John said:
Before installing a heatsink. I would like to fill in some gaps
around the heat pipes that are sandwiched between an aluminum and
copper plate (that sits on the CPU).
Don't like the idea of using an epoxy mix. I'm uncomfortable with
using them, and I would rather be able to very neatly apply the
compound. After mixing epoxy, you're sort of stuck using a spoon
or some other flat clumsy tool for the application.
Looking at this...
http://www.amazon.com/Arctic-Silver-Alumina-Polysynthetic-Compound/dp/B004Z9XG0I/ref=pd_cp_pc_2
Does it dry?
That says it "Will not run, separate, migrate, or bleed".
Hopefully that means it won't ooze out of the holes.
Thanks.
Thermal compounds use a viscous substrate material which
resists "pump-out". Normally, when a heatsink heats up, the
materials in the area expand at different rates, and
"stuff moves around". This translates to a pumping action
(as there is normal force pushing down on the whole thing).
If the substrate compound is fluid-like (such as zinc oxide in
silicon oil), the oil can leave fairly rapidly, in a few days.

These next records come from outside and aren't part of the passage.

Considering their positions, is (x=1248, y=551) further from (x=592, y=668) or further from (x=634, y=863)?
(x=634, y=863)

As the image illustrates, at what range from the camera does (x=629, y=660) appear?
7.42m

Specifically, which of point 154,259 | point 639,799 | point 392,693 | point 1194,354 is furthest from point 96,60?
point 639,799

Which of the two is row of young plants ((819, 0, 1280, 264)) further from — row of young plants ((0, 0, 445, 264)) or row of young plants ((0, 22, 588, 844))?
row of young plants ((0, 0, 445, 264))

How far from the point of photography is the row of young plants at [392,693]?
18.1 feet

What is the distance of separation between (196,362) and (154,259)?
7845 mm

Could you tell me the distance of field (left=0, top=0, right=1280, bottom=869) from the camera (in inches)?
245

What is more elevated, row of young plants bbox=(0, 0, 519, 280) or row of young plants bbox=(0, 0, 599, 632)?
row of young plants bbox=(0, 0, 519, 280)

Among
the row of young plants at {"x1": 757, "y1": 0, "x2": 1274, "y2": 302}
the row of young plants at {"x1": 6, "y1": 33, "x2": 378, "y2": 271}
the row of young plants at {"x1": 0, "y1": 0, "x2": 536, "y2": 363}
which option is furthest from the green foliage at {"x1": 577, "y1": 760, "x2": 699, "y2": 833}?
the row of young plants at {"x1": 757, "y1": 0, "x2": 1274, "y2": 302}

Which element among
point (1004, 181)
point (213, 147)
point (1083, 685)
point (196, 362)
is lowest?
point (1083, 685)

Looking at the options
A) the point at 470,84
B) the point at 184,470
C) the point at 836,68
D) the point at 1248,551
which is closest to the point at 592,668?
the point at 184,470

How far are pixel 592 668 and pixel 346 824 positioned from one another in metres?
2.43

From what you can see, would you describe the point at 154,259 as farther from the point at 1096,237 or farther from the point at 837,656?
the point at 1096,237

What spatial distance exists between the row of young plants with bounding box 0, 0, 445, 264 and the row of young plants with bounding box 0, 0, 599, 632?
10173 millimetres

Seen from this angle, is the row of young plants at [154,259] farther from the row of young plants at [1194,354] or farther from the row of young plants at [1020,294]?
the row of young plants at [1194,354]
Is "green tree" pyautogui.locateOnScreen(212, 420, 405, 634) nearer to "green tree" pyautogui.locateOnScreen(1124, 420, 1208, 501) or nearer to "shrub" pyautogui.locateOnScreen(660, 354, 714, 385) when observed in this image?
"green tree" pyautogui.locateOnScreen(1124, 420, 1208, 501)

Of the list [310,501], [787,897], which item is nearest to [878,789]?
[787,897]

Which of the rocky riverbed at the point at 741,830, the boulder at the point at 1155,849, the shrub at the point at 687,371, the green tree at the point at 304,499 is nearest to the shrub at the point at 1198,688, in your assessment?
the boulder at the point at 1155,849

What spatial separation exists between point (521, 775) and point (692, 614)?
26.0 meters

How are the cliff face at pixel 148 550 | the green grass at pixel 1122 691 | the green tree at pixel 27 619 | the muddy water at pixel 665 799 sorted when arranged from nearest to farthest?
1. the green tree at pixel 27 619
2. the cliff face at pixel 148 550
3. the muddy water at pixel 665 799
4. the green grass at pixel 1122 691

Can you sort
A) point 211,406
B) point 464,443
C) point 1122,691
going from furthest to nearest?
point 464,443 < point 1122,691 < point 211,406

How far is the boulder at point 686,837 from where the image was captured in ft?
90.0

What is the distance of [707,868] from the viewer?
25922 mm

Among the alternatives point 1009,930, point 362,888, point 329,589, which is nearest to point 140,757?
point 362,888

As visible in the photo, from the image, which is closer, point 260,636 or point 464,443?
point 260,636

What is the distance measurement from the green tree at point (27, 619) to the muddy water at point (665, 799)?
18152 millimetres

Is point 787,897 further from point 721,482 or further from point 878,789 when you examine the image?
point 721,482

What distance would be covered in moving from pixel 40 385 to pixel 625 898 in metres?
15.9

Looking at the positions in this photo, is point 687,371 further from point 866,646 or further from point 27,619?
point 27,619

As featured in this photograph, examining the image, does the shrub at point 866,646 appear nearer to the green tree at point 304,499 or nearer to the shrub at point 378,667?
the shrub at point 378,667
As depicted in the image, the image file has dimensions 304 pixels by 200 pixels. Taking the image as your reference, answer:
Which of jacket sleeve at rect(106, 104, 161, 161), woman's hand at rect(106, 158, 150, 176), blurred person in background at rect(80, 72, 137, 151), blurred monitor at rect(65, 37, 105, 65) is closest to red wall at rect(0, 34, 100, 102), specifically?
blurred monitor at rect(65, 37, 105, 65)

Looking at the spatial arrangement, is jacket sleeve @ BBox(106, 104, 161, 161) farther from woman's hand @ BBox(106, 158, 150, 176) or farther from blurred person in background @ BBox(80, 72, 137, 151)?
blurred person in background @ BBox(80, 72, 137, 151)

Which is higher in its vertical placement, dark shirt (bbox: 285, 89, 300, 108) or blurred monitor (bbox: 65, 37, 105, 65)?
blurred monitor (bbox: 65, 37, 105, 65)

The Arctic Silver product I have, is pretty thick. It also
tends to "set" in a few days. There are some materials, which
are a bit "drier" and they're almost the consistency of cookie
dough, and tend to break off in dough like pieces. Users who
have worked with that stuff, hate it, because it's so hard
to apply. There's no way to spread it on stuff. So when these
companies go too far with the "thick" idea, the product
goes down hill because of it.
*******
Yes, you can use thermal paste between heatpipes and spreader
plate. They may not meet all that well in the first place
though (not much surface area comes into direct contact), because
of the difficulty of milling exact curves and mating the stuff
nicely. When they make stuff like the old copper-core aluminum
heatsinks, where the items are heated before assembly, and basically
"crush" one another when they cool off, that's an example of
a more intimate mating (a true compression fit, with tons of
force). Heatpipes on the other hand, you can put thermal paste
around them, but any areas where the thermal paste is 1/16" thick,
it's virtually useless. The heatpipe is more conductive than
solid copper (due to the phase change action that makes pipes
so good in the first place). As soon as the pipe is separated
from the base metal by even a tiny distance, the thermal
resistance of paste is so high by comparison, it's like there
is no thermal path there at all. If the paste is really thin,
and boron nitride particles are pressed between two metal surfaces,
that conducts pretty well.
So it's really better if the metals are precisely formed
and large areas make metal to metal contact. The paste
can help, if there is a small air gap, but gross errors
in milling, bending or shaping, the paste would just
be wasted filling gaps like that. So if you sloshed
the stuff in the gap, only areas of metal separated
from their mate by 0.001", are going to get some
benefit conduction-wise. Any areas where the metals
are far apart, the paste really can't bridge them in
a useful way.
The same would happen with thermal epoxy. The math hasn't
changed. If there was some way to "crush" the components
together (more metal to metal touches), that would help,
but of course if you bust the seal on the pipe, that
ruins it. If the working fluid gets out, the pipe almost
becomes an insulator - it's performance would be terrible
without the phase change action that transfers the heat.
That's why multi-pipe coolers are preferred. If you have
four pipes, and one springs a leak, all is not lost.